# [Directions for this task]
Check every line in the listing below for "RESOLUTION". Copy the ones where it occurs.

# [Dataset content]
****************

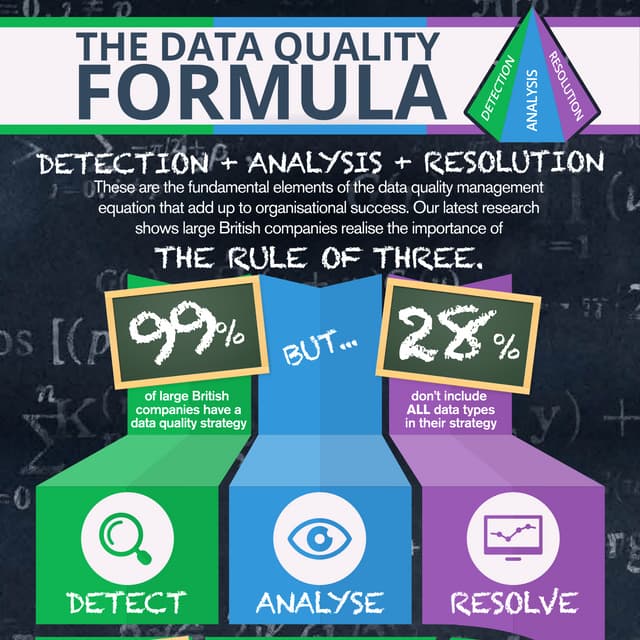 THE DATA QUALITY FORMULA

DETECTION
ANALYSIS
RESOLUTION

DETECTION + ANALYSIS + RESOLUTION

These are the fundamental elements of the data quality management equation that add up to organisational success. Our latest research shows large British companies realise the importance of

THE RULE OF THREE.

99%

of large British companies have a data quality strategy

BUT...

28%

don't include ALL data types in their strategy

DETECT

ANALYSE

RESOLVE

****************

# [Answer space]
RESOLUTION
DETECTION + ANALYSIS + RESOLUTION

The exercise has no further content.